* Task details:
Continue the passage on our dependence on illusions, starting right after its last sentence.
** Opening Passage to read block **
It’s said that many men can get along just fine without truth, but that none is so strong as to do without illusions. Our inclination toward that which is illusory, if we are to take seriously the French sociologist Gustave le Bon’s acute insight into the nature of man, is heavy and pre-ordained. As such, we’re chained to those things that conveniently deceive us. We’re shackled and subdued to thinking wishful thoughts. We’re made to be, as another Frenchman Rousseau might’ve said, happy slaves, fettered not by material society in this instance, but by our imaginations within. Even in knowing this, we aren’t strong enough to break free. Knowledge in all other cases is power, but on this occasion, it isn’t potent enough. We haven’t the muscle for verity, nor the tolerance for sobriety. And as our strength isn’t sufficiently strong to do away with this illusory yoke, our trunks bend under its weight. Our brows sweat, our knees quiver, our ankles collapse, and we give in.
That’s not to say, though, that we shouldn’t at the very least put up a fight. Reality is too precious—it’s something for which we must always strive. But the task isn’t easy, especially when you recognize that illusions are not only within you, but around you in every place. Wherever there is a person, there is an illusion, and the grander the person, the larger the illusion.
** Closing Passage to read block **
** Opening Record excerpts block **
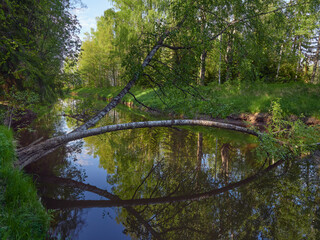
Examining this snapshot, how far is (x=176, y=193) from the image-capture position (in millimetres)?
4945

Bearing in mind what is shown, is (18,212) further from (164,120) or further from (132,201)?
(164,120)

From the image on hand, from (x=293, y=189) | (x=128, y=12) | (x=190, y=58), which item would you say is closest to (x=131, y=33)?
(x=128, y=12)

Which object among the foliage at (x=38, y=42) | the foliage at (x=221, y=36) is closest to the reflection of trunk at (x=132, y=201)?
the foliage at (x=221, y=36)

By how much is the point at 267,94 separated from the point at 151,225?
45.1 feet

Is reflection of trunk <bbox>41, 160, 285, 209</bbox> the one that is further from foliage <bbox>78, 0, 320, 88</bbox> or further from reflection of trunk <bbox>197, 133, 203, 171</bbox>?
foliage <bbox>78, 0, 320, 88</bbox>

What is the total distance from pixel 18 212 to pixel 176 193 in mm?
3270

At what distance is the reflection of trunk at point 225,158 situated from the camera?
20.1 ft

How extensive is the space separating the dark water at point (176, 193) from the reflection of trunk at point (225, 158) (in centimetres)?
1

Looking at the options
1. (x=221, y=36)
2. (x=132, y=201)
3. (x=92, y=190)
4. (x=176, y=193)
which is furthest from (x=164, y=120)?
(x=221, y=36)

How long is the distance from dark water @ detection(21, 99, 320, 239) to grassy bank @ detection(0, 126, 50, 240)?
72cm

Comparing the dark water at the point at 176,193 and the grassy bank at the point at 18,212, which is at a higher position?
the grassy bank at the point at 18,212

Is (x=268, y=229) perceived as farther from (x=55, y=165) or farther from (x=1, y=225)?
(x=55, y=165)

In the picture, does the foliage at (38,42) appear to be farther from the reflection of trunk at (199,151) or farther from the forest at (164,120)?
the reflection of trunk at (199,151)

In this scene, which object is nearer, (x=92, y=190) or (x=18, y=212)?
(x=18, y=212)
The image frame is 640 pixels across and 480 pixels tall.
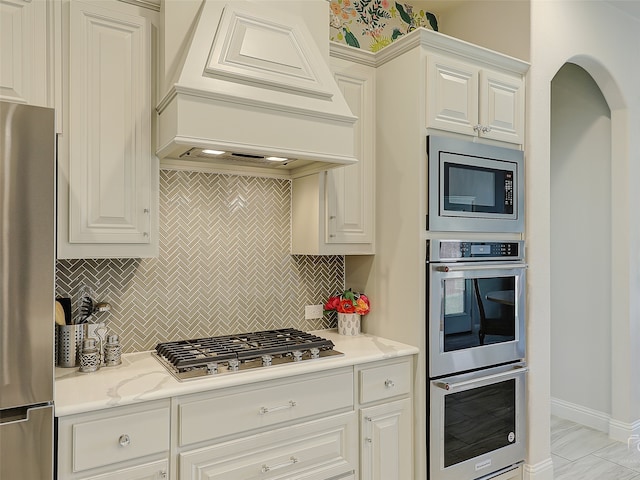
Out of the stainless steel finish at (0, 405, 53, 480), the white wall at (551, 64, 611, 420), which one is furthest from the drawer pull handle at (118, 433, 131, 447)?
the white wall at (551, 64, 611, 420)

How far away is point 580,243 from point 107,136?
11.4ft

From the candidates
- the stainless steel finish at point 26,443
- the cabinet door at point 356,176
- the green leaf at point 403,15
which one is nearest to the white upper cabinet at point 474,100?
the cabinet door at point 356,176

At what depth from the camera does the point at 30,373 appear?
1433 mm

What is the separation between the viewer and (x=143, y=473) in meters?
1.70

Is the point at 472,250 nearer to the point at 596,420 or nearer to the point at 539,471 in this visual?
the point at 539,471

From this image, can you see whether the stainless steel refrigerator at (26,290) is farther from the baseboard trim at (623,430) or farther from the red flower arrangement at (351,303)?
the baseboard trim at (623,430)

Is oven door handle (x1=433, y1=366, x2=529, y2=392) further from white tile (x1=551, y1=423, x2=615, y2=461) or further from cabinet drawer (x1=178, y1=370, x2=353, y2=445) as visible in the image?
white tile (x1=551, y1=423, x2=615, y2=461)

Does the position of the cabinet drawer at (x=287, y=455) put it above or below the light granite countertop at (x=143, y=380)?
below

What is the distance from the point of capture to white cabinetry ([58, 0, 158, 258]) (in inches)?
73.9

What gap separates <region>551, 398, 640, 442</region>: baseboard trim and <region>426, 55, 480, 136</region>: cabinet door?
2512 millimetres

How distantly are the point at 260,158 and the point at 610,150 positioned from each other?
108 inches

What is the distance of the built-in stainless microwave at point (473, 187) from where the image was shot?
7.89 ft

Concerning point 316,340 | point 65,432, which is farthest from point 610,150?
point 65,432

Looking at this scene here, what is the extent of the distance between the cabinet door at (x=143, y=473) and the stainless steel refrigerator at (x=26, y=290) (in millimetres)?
** Closing Record excerpts block **
* Response to this exercise:
President Trump is, at the very least in his own calculation, the grandest person. On that point, many will quibble, but what is demonstrably true is that his illusions are indeed the largest amongst mankind. They simply exist in a category of their own. Their size is incommensurate and their scope unparalleled. And as they are the largest, they are—by nature of his position as the world’s most powerful man—the most consequential and possibly the most dangerous.
One could, with agility and with ease, jump to the claim that the president is a liar. As many have, one could charge him with mendacity and deceit. And you might not be wrong to do so, but I think he’s really something different from a willing and habituated liar. He does get along just fine without truth, this much is sure, but he’s absolutely submerged in illusion. It’s on this point we can distinguish Trump from other politicians, who have an equal propensity to tergiversate and to veil their terms, but as a means to an end and not and end in and of itself. One gets the sense that when other politicians mislead the public audience, they do so knowing full well their maneuvers and their ultimate deceit. For them, it becomes a matter of bad faith.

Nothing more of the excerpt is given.